RN Care Coordinator
The RN Care Coordinator is an integral member of the Center’s primary care practice teams and is responsible for providing care coordination and care management services to patients who are at risk for poor outcomes, health deterioration, co-morbidities and preventable hospitalizations. This includes coordinating and managing the care of chronically ill patients, and ensuring that patients receive optimal care in relation to acute illness management, chronic disease management, and preventive care across multiple health settings and with various multiple physicians/providers. This work is carried out in support of the mission and goals of Ryan Network.
Care Coordination, Care Management and Transitions of Care
- Coordinate patient care and care management, including care transitions, referrals, report management, and two-way communication between the Primary Care Physician (PCP), specialists, and other providers.
- Ensure transition of care for patients discharged from the hospital or ER within 24 – 48 hours to prevent readmission and related complications. Evaluate and provide appropriate follow-up care for recently discharged patients to prevent further disease exacerbation, complications, or additional ER or hospital utilization.
- Use data from the electronic health record to determine patients at highest risk for health deterioration, sentinel events, and/or poor outcomes
- Provide timely and ongoing communication with the PCP and practice team regarding their highest risk patients to maximize the management of patient needs and ensure that risk reduction activities are incorporated into the care plan.
Clinic Patient Care
- Assist with day-to-day patient care activities and tasks as needed. These will include but are not limited to: processing PCP forms such as prior authorization (PA), M11Q, home care orders, transportation and durable medical equipment (DME) device requests, patient education (focus on Diabetes and Hypertension teaching), pre-visit planning, post-visit planning pre-natal follow-up, medication administration, redirecting patients to appropriate services such as patient navigation, and attend daily huddles.
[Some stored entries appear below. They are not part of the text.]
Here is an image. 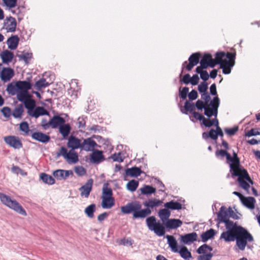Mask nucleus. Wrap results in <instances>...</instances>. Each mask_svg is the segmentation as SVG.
<instances>
[{
	"label": "nucleus",
	"mask_w": 260,
	"mask_h": 260,
	"mask_svg": "<svg viewBox=\"0 0 260 260\" xmlns=\"http://www.w3.org/2000/svg\"><path fill=\"white\" fill-rule=\"evenodd\" d=\"M0 200L4 205L10 209L22 215L26 216L25 210L16 200H12L9 196L2 192H0Z\"/></svg>",
	"instance_id": "6"
},
{
	"label": "nucleus",
	"mask_w": 260,
	"mask_h": 260,
	"mask_svg": "<svg viewBox=\"0 0 260 260\" xmlns=\"http://www.w3.org/2000/svg\"><path fill=\"white\" fill-rule=\"evenodd\" d=\"M200 64H203L205 66L210 67L213 68L217 64L216 60V54H215V58H212V55L209 53H205L203 55L202 59L200 61Z\"/></svg>",
	"instance_id": "16"
},
{
	"label": "nucleus",
	"mask_w": 260,
	"mask_h": 260,
	"mask_svg": "<svg viewBox=\"0 0 260 260\" xmlns=\"http://www.w3.org/2000/svg\"><path fill=\"white\" fill-rule=\"evenodd\" d=\"M67 146L68 148L74 150L81 148V141L75 136H71L68 139Z\"/></svg>",
	"instance_id": "21"
},
{
	"label": "nucleus",
	"mask_w": 260,
	"mask_h": 260,
	"mask_svg": "<svg viewBox=\"0 0 260 260\" xmlns=\"http://www.w3.org/2000/svg\"><path fill=\"white\" fill-rule=\"evenodd\" d=\"M4 140L7 145L14 149H19L23 146L21 140L17 136H6L4 138Z\"/></svg>",
	"instance_id": "12"
},
{
	"label": "nucleus",
	"mask_w": 260,
	"mask_h": 260,
	"mask_svg": "<svg viewBox=\"0 0 260 260\" xmlns=\"http://www.w3.org/2000/svg\"><path fill=\"white\" fill-rule=\"evenodd\" d=\"M96 146H97V144L95 141L89 138L84 139L82 142H81V149L89 151L93 150Z\"/></svg>",
	"instance_id": "19"
},
{
	"label": "nucleus",
	"mask_w": 260,
	"mask_h": 260,
	"mask_svg": "<svg viewBox=\"0 0 260 260\" xmlns=\"http://www.w3.org/2000/svg\"><path fill=\"white\" fill-rule=\"evenodd\" d=\"M112 190L110 188L103 187L102 197H112Z\"/></svg>",
	"instance_id": "52"
},
{
	"label": "nucleus",
	"mask_w": 260,
	"mask_h": 260,
	"mask_svg": "<svg viewBox=\"0 0 260 260\" xmlns=\"http://www.w3.org/2000/svg\"><path fill=\"white\" fill-rule=\"evenodd\" d=\"M1 57L3 62L8 64L12 61L14 57V54L9 50H5L2 52Z\"/></svg>",
	"instance_id": "30"
},
{
	"label": "nucleus",
	"mask_w": 260,
	"mask_h": 260,
	"mask_svg": "<svg viewBox=\"0 0 260 260\" xmlns=\"http://www.w3.org/2000/svg\"><path fill=\"white\" fill-rule=\"evenodd\" d=\"M234 214L235 213L231 207H220L217 214L218 219L220 222L224 223L226 231L222 233L220 238L223 239L226 242L236 240V245L238 249L244 251L248 242H252L254 238L245 228L229 219L231 217L234 218Z\"/></svg>",
	"instance_id": "1"
},
{
	"label": "nucleus",
	"mask_w": 260,
	"mask_h": 260,
	"mask_svg": "<svg viewBox=\"0 0 260 260\" xmlns=\"http://www.w3.org/2000/svg\"><path fill=\"white\" fill-rule=\"evenodd\" d=\"M40 178L44 183L49 185H52L55 183L54 179L51 176L45 173L41 174Z\"/></svg>",
	"instance_id": "41"
},
{
	"label": "nucleus",
	"mask_w": 260,
	"mask_h": 260,
	"mask_svg": "<svg viewBox=\"0 0 260 260\" xmlns=\"http://www.w3.org/2000/svg\"><path fill=\"white\" fill-rule=\"evenodd\" d=\"M180 256L184 259L189 260L191 258V254L186 247H182L178 252Z\"/></svg>",
	"instance_id": "38"
},
{
	"label": "nucleus",
	"mask_w": 260,
	"mask_h": 260,
	"mask_svg": "<svg viewBox=\"0 0 260 260\" xmlns=\"http://www.w3.org/2000/svg\"><path fill=\"white\" fill-rule=\"evenodd\" d=\"M90 159L92 162L94 163H99L104 160V156L101 151L94 150L90 155Z\"/></svg>",
	"instance_id": "29"
},
{
	"label": "nucleus",
	"mask_w": 260,
	"mask_h": 260,
	"mask_svg": "<svg viewBox=\"0 0 260 260\" xmlns=\"http://www.w3.org/2000/svg\"><path fill=\"white\" fill-rule=\"evenodd\" d=\"M142 173L139 168L134 167L131 168H128L125 171V174L127 176L137 177Z\"/></svg>",
	"instance_id": "34"
},
{
	"label": "nucleus",
	"mask_w": 260,
	"mask_h": 260,
	"mask_svg": "<svg viewBox=\"0 0 260 260\" xmlns=\"http://www.w3.org/2000/svg\"><path fill=\"white\" fill-rule=\"evenodd\" d=\"M53 176L57 180H66L70 175L73 176V172L72 170H64L58 169L53 172Z\"/></svg>",
	"instance_id": "17"
},
{
	"label": "nucleus",
	"mask_w": 260,
	"mask_h": 260,
	"mask_svg": "<svg viewBox=\"0 0 260 260\" xmlns=\"http://www.w3.org/2000/svg\"><path fill=\"white\" fill-rule=\"evenodd\" d=\"M111 157L114 161L121 162L123 161V159L122 158L121 153L120 152L113 154L111 155Z\"/></svg>",
	"instance_id": "53"
},
{
	"label": "nucleus",
	"mask_w": 260,
	"mask_h": 260,
	"mask_svg": "<svg viewBox=\"0 0 260 260\" xmlns=\"http://www.w3.org/2000/svg\"><path fill=\"white\" fill-rule=\"evenodd\" d=\"M121 211L124 214H129L133 212V217L134 219L145 218L151 213V210L149 208L142 209V205L138 202L128 203L121 207Z\"/></svg>",
	"instance_id": "4"
},
{
	"label": "nucleus",
	"mask_w": 260,
	"mask_h": 260,
	"mask_svg": "<svg viewBox=\"0 0 260 260\" xmlns=\"http://www.w3.org/2000/svg\"><path fill=\"white\" fill-rule=\"evenodd\" d=\"M133 243V241L131 239H123L121 240L120 244L125 246H131Z\"/></svg>",
	"instance_id": "63"
},
{
	"label": "nucleus",
	"mask_w": 260,
	"mask_h": 260,
	"mask_svg": "<svg viewBox=\"0 0 260 260\" xmlns=\"http://www.w3.org/2000/svg\"><path fill=\"white\" fill-rule=\"evenodd\" d=\"M201 57V54L199 52L192 53L189 57V63L187 64L185 68L186 70L189 71L191 70L193 67L198 64Z\"/></svg>",
	"instance_id": "18"
},
{
	"label": "nucleus",
	"mask_w": 260,
	"mask_h": 260,
	"mask_svg": "<svg viewBox=\"0 0 260 260\" xmlns=\"http://www.w3.org/2000/svg\"><path fill=\"white\" fill-rule=\"evenodd\" d=\"M24 112L23 105L20 104L18 105L13 110L12 115L13 116L16 118H21L22 115Z\"/></svg>",
	"instance_id": "39"
},
{
	"label": "nucleus",
	"mask_w": 260,
	"mask_h": 260,
	"mask_svg": "<svg viewBox=\"0 0 260 260\" xmlns=\"http://www.w3.org/2000/svg\"><path fill=\"white\" fill-rule=\"evenodd\" d=\"M64 123H65V120L58 115H54L49 120L50 127L52 128H59Z\"/></svg>",
	"instance_id": "22"
},
{
	"label": "nucleus",
	"mask_w": 260,
	"mask_h": 260,
	"mask_svg": "<svg viewBox=\"0 0 260 260\" xmlns=\"http://www.w3.org/2000/svg\"><path fill=\"white\" fill-rule=\"evenodd\" d=\"M182 221L179 219H164V235L165 230L176 229L182 225Z\"/></svg>",
	"instance_id": "13"
},
{
	"label": "nucleus",
	"mask_w": 260,
	"mask_h": 260,
	"mask_svg": "<svg viewBox=\"0 0 260 260\" xmlns=\"http://www.w3.org/2000/svg\"><path fill=\"white\" fill-rule=\"evenodd\" d=\"M213 248L206 244L201 246L197 249V252L202 254L198 256V260H211L213 254L211 253Z\"/></svg>",
	"instance_id": "10"
},
{
	"label": "nucleus",
	"mask_w": 260,
	"mask_h": 260,
	"mask_svg": "<svg viewBox=\"0 0 260 260\" xmlns=\"http://www.w3.org/2000/svg\"><path fill=\"white\" fill-rule=\"evenodd\" d=\"M138 185L139 182L138 181L132 180L127 183L126 187L128 190L133 192L136 190Z\"/></svg>",
	"instance_id": "44"
},
{
	"label": "nucleus",
	"mask_w": 260,
	"mask_h": 260,
	"mask_svg": "<svg viewBox=\"0 0 260 260\" xmlns=\"http://www.w3.org/2000/svg\"><path fill=\"white\" fill-rule=\"evenodd\" d=\"M258 135H260V133L258 132L256 129L252 128L246 133L245 136L247 137H251Z\"/></svg>",
	"instance_id": "57"
},
{
	"label": "nucleus",
	"mask_w": 260,
	"mask_h": 260,
	"mask_svg": "<svg viewBox=\"0 0 260 260\" xmlns=\"http://www.w3.org/2000/svg\"><path fill=\"white\" fill-rule=\"evenodd\" d=\"M199 81V78L197 74L193 75V76L190 78V83L193 85H196L198 84Z\"/></svg>",
	"instance_id": "60"
},
{
	"label": "nucleus",
	"mask_w": 260,
	"mask_h": 260,
	"mask_svg": "<svg viewBox=\"0 0 260 260\" xmlns=\"http://www.w3.org/2000/svg\"><path fill=\"white\" fill-rule=\"evenodd\" d=\"M166 238L168 239V243L170 247L171 250L174 252H178L177 242L174 236L167 235Z\"/></svg>",
	"instance_id": "32"
},
{
	"label": "nucleus",
	"mask_w": 260,
	"mask_h": 260,
	"mask_svg": "<svg viewBox=\"0 0 260 260\" xmlns=\"http://www.w3.org/2000/svg\"><path fill=\"white\" fill-rule=\"evenodd\" d=\"M95 211V205L94 204H91L85 209V213L89 218H93L94 212Z\"/></svg>",
	"instance_id": "43"
},
{
	"label": "nucleus",
	"mask_w": 260,
	"mask_h": 260,
	"mask_svg": "<svg viewBox=\"0 0 260 260\" xmlns=\"http://www.w3.org/2000/svg\"><path fill=\"white\" fill-rule=\"evenodd\" d=\"M196 106L193 103H191L188 101H186L184 104L185 110L190 113H193L195 110Z\"/></svg>",
	"instance_id": "47"
},
{
	"label": "nucleus",
	"mask_w": 260,
	"mask_h": 260,
	"mask_svg": "<svg viewBox=\"0 0 260 260\" xmlns=\"http://www.w3.org/2000/svg\"><path fill=\"white\" fill-rule=\"evenodd\" d=\"M19 41V38L17 35L11 36L8 39L7 43L8 47L11 50L17 48Z\"/></svg>",
	"instance_id": "31"
},
{
	"label": "nucleus",
	"mask_w": 260,
	"mask_h": 260,
	"mask_svg": "<svg viewBox=\"0 0 260 260\" xmlns=\"http://www.w3.org/2000/svg\"><path fill=\"white\" fill-rule=\"evenodd\" d=\"M7 91L12 94H14L16 91V88L12 84H9L7 86Z\"/></svg>",
	"instance_id": "59"
},
{
	"label": "nucleus",
	"mask_w": 260,
	"mask_h": 260,
	"mask_svg": "<svg viewBox=\"0 0 260 260\" xmlns=\"http://www.w3.org/2000/svg\"><path fill=\"white\" fill-rule=\"evenodd\" d=\"M236 53L218 52L216 53V60L217 64H220V68L222 69L224 74H229L231 72V68L235 63Z\"/></svg>",
	"instance_id": "3"
},
{
	"label": "nucleus",
	"mask_w": 260,
	"mask_h": 260,
	"mask_svg": "<svg viewBox=\"0 0 260 260\" xmlns=\"http://www.w3.org/2000/svg\"><path fill=\"white\" fill-rule=\"evenodd\" d=\"M32 54L31 53H24L20 57L25 62L26 64L28 63L29 60L32 58Z\"/></svg>",
	"instance_id": "50"
},
{
	"label": "nucleus",
	"mask_w": 260,
	"mask_h": 260,
	"mask_svg": "<svg viewBox=\"0 0 260 260\" xmlns=\"http://www.w3.org/2000/svg\"><path fill=\"white\" fill-rule=\"evenodd\" d=\"M161 203L162 202L160 200L152 199L144 202L143 205L144 206L146 207L147 208H149L151 210L150 208L153 209L154 207H157L160 205Z\"/></svg>",
	"instance_id": "33"
},
{
	"label": "nucleus",
	"mask_w": 260,
	"mask_h": 260,
	"mask_svg": "<svg viewBox=\"0 0 260 260\" xmlns=\"http://www.w3.org/2000/svg\"><path fill=\"white\" fill-rule=\"evenodd\" d=\"M215 234V230L213 229H211L205 232H204L201 235L202 241L204 242H206L209 239L213 238Z\"/></svg>",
Collaboration and Committee Involvement
- Participate in Quality Improvement (QI) and Performance Improvement (PI) initiatives, including attendance at meetings, data input, and organization of project data and development of reports.
- Outreach in the community, participate in health fairs and occasional home visits.
- Other duties and/or projects as assigned.
Minimum Experience and Skills Required:
- Three years of experience in ambulatory setting (health center, emergency room or large practice).
- Computer literacy in MS Outlook, Word and Excel.
- Working experience with electronic medical records software.
- Demonstrated track record of organization, focus and ability to work in a fast-paced clinical setting.
Education, Licenses and/or Certifications Required:
- Associate Degree in Nursing.
- Valid Registered Nurse License in New York State.
- Valid BLS Certificate.
- Bachelor’s Degree in Science (BSN).
- eClinicalWorks experience.
- Bilingual: English/Spanish.
For consideration, please forward resume with salary requirements to firstname.lastname@example.org, and reference the job title in the subject line.
Equal Opportunity Employer
Ryan Network is an Equal Opportunity / Affirmative Action Employer and does not discriminate because of age, color, disability, ethnicity, marital or family status, national origin, race, religion, sex, sexual orientation, military veteran status, or any other characteristic protected by law. We are committed to attracting, retaining and maximizing the performance of a diverse and inclusive workforce.